This morning I awoke, with "stuff" on my mind...I had a to do list, had to get to it and it involved email and work, and worries:(
SO I got right to it, started sending emails, started adding to my list of worries, and inside my body I could feel the heavy.
I got through enough to feel somewhat accomplished, and got on my treadmill to run some of the heavy out.
As I ran, my mind must have sensed something was wrong, so it decided to "save" me.
My mind started to race to "help out"- thoughts ran off in all directions in an attempt to do what minds have done since the beginning of time- keep us alive in stress. I started into a trail of thought that just got heavier and heavier. You know, "what if this..., what if that..." And worse scenarios after worse scenarios started to arrive on my mind.
When I stopped. The thought then came to my mind, "why go there?"
What does this trail of worry leave me with? Solutions? More problems? More worry?

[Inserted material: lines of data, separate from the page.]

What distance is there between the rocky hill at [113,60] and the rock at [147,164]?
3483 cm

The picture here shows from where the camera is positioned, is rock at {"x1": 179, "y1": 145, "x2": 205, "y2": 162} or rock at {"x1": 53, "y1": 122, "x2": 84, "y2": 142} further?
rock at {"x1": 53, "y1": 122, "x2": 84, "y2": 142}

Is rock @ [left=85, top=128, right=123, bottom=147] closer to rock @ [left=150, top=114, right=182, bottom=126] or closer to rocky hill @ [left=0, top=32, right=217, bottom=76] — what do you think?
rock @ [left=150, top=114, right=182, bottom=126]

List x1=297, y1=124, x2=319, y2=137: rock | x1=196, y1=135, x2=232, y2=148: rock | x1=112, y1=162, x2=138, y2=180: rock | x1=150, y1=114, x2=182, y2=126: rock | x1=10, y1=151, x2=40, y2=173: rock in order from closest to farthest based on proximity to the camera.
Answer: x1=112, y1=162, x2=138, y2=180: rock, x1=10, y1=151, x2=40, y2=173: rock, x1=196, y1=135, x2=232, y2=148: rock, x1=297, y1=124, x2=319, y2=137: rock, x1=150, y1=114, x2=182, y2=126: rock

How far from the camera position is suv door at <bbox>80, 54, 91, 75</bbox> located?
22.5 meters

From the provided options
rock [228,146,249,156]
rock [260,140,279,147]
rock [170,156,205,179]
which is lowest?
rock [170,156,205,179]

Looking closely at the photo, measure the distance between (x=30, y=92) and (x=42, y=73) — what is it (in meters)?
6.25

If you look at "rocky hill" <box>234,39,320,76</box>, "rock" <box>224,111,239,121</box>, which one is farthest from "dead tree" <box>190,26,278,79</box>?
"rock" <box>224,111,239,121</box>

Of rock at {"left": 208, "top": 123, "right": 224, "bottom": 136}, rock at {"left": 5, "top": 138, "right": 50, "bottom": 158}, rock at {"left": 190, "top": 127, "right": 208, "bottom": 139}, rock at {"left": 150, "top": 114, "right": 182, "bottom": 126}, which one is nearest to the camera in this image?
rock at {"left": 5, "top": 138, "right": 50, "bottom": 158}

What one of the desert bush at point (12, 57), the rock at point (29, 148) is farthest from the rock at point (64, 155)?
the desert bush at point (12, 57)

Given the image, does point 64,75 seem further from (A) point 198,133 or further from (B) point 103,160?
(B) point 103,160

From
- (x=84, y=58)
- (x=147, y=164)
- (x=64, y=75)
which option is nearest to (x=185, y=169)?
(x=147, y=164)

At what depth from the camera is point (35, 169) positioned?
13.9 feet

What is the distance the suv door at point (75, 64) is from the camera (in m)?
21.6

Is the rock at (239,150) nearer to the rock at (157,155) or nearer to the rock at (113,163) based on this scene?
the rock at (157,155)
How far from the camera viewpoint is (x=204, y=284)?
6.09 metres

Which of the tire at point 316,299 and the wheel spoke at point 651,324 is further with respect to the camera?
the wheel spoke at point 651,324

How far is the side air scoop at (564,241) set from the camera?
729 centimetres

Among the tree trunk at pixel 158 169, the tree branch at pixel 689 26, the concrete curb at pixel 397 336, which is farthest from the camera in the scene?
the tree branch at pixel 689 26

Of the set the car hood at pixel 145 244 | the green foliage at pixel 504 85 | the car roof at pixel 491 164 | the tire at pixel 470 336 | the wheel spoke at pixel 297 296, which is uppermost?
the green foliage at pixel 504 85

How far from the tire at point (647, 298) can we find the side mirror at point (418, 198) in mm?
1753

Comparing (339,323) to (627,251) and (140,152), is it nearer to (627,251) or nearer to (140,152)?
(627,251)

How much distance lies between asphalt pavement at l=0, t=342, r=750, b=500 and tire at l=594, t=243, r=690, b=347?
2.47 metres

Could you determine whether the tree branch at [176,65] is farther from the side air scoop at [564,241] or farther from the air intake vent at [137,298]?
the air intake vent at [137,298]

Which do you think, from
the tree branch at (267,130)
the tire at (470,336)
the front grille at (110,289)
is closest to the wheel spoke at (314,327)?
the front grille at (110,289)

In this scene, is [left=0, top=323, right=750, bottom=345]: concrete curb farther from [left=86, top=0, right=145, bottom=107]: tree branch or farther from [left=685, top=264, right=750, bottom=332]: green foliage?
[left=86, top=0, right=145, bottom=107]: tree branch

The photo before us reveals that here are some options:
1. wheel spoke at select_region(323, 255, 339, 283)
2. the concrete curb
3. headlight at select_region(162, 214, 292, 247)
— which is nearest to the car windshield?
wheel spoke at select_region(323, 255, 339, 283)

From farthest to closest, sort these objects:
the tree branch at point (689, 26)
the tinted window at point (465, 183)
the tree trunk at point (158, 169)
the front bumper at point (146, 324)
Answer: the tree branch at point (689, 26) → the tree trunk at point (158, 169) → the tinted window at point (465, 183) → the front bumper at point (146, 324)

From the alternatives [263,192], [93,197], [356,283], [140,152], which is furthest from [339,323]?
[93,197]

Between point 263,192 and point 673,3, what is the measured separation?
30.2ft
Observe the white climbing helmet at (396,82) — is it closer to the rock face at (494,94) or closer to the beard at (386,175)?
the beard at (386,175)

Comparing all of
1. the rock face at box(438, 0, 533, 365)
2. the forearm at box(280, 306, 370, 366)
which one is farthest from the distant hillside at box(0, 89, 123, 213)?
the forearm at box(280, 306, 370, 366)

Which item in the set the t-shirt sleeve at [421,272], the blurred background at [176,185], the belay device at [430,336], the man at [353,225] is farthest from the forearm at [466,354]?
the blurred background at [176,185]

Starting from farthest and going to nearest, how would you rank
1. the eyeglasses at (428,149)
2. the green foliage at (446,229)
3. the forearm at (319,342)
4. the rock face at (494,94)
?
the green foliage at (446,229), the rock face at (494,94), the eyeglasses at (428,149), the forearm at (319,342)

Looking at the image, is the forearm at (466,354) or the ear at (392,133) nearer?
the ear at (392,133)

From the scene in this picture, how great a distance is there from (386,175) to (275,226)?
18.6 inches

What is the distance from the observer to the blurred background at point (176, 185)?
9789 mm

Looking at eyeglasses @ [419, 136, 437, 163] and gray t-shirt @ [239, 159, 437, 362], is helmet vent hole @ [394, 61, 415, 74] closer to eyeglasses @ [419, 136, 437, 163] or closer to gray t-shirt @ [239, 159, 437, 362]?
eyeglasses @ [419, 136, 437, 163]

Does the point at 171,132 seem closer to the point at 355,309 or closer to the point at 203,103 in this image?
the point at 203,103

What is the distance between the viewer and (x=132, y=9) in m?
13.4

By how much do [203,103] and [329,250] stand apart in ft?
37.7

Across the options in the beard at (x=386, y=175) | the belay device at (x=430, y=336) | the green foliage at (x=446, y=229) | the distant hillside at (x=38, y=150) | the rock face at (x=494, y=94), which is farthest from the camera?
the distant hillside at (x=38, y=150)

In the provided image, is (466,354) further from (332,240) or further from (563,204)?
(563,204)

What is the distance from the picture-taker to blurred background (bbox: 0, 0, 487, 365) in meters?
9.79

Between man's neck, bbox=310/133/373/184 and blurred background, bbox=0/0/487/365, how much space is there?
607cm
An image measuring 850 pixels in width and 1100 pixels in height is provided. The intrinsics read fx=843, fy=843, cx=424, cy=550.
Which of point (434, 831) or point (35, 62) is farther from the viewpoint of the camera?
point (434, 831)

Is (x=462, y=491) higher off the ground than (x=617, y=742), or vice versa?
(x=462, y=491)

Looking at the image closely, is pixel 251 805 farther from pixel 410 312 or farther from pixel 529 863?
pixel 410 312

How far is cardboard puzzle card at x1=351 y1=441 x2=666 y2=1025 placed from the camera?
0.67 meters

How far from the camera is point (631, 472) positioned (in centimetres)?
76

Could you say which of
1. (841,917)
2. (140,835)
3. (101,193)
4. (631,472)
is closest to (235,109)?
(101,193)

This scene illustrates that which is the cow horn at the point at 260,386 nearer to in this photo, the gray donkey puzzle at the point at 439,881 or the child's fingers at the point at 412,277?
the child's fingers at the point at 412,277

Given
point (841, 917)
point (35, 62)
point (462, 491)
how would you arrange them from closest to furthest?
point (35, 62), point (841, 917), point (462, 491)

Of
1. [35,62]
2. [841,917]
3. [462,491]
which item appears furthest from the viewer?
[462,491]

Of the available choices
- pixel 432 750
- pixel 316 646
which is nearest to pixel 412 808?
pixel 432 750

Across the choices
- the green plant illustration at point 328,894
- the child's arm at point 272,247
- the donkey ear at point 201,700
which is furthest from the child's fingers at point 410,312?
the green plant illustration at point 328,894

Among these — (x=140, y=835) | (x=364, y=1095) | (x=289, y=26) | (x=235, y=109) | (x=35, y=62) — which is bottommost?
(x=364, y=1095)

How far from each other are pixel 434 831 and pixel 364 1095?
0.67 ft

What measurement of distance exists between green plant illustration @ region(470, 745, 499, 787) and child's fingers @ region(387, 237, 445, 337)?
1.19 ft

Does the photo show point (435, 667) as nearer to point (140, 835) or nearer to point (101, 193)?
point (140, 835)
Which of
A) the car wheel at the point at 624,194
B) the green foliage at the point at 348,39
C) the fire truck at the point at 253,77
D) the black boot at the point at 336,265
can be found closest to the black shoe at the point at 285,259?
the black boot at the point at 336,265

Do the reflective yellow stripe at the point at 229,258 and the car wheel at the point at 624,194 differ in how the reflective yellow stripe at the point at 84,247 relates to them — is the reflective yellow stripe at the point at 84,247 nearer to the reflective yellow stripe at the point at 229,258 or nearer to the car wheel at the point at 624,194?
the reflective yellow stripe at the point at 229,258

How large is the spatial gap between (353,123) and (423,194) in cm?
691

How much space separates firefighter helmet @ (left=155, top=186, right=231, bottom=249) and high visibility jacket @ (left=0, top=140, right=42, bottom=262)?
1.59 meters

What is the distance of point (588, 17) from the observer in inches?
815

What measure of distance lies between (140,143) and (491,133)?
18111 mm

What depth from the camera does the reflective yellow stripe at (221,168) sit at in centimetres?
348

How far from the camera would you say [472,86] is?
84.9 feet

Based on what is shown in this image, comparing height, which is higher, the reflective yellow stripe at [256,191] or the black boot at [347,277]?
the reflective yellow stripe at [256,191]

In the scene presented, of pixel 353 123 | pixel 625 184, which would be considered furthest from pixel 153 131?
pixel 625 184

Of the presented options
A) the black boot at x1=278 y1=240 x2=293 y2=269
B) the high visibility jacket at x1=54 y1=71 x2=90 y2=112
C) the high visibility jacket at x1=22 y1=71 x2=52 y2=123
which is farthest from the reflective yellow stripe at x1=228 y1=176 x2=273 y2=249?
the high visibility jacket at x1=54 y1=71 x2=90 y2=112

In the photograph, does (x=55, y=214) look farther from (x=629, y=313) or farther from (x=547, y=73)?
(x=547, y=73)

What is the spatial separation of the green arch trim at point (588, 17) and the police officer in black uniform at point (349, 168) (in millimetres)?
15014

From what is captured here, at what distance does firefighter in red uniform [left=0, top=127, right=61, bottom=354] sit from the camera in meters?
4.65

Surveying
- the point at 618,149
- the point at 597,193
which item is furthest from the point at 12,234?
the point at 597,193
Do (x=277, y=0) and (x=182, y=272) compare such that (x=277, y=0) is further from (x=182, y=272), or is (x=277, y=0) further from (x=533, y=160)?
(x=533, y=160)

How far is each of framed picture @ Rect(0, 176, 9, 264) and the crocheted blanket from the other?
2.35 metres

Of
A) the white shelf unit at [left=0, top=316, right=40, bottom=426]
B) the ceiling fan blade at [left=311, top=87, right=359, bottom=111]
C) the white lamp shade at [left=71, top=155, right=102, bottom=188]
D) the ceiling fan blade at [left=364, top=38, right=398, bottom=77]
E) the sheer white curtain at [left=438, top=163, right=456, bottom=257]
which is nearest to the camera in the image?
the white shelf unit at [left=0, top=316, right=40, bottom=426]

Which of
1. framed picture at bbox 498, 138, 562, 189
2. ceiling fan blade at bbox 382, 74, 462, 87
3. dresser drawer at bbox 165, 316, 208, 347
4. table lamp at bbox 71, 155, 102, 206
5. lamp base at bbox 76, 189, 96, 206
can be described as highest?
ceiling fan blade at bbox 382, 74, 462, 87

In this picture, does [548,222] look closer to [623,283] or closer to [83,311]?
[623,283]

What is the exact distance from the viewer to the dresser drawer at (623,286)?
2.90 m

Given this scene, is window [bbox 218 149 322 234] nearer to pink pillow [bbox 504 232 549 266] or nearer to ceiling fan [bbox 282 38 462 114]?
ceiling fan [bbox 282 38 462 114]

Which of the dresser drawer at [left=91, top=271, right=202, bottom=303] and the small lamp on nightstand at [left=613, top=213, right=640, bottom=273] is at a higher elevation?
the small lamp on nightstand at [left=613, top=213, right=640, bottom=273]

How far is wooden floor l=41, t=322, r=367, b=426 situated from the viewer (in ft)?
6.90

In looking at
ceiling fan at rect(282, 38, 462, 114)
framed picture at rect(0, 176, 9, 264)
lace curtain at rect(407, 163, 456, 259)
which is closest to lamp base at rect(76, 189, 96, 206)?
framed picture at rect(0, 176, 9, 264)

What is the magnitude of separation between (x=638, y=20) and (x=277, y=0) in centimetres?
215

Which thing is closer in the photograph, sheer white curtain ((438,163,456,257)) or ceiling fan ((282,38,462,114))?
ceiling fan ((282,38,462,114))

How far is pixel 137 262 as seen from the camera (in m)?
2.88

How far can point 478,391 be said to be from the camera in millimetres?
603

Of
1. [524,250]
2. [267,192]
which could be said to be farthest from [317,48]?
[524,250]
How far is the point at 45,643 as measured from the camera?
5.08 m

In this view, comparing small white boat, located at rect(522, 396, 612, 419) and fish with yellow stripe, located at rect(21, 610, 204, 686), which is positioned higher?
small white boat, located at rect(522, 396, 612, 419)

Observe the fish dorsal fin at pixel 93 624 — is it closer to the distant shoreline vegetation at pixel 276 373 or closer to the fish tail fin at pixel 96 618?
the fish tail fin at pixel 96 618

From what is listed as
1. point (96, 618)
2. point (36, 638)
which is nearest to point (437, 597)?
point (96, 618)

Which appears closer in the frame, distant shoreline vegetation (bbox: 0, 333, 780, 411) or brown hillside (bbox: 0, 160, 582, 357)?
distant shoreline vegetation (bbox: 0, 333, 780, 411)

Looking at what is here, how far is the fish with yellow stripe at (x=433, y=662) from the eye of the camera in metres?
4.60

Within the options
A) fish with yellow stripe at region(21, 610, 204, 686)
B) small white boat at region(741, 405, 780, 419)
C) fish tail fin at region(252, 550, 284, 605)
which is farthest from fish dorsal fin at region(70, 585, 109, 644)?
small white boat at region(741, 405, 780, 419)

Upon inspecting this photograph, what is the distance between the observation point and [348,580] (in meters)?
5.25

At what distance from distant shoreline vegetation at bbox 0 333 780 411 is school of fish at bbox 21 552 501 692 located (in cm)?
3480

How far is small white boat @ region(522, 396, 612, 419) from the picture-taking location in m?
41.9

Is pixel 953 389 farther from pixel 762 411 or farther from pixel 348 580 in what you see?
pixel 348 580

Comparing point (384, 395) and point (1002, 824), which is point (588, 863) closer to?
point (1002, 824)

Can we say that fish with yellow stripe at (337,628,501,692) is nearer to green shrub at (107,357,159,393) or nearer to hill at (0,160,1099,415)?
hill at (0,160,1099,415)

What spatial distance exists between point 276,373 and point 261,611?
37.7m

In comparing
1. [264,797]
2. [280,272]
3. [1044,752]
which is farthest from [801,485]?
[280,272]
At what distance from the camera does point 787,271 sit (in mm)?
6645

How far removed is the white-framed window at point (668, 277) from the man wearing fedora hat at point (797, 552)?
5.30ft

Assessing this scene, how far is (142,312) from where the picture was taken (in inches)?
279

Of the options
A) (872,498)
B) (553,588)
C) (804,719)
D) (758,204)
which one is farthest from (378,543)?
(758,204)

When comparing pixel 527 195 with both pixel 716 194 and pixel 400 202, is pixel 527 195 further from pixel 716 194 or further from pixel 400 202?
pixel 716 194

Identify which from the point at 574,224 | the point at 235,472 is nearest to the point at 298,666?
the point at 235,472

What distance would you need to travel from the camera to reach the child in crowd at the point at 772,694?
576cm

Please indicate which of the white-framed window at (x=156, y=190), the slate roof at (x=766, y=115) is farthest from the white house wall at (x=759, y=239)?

And I kept moving, kept breathing, used what my yoga instructors have told me in meditation before- "Don't follow those thoughts, allow them to be, name them, and then let them go."
And I did. I named those thoughts...
"That's my to do list, those are my worries, I'm afraid of the future. I'm saddened by what's out of my control."
But in this moment, I'm ok.
And, I felt lighter, and even for just a little bit- I felt better.
And I'm reminded, it is within my power to make myself feel better. I can use the techniques I've learned in yoga/meditation for life off the mat.
I can't change my circumstances necessarily. I can't make every event in my life blissful. But it is within my power to center myself and find peace through breath and pause.
Don't let your thoughts define you.
Take a moment to pause, find some big deep breaths in and out. In those moments, allow thoughts to come in but don't follow them. Let them trail away, telling yourself, you are OK. Let the feeling of calm come over you and acknowledge what it feels like.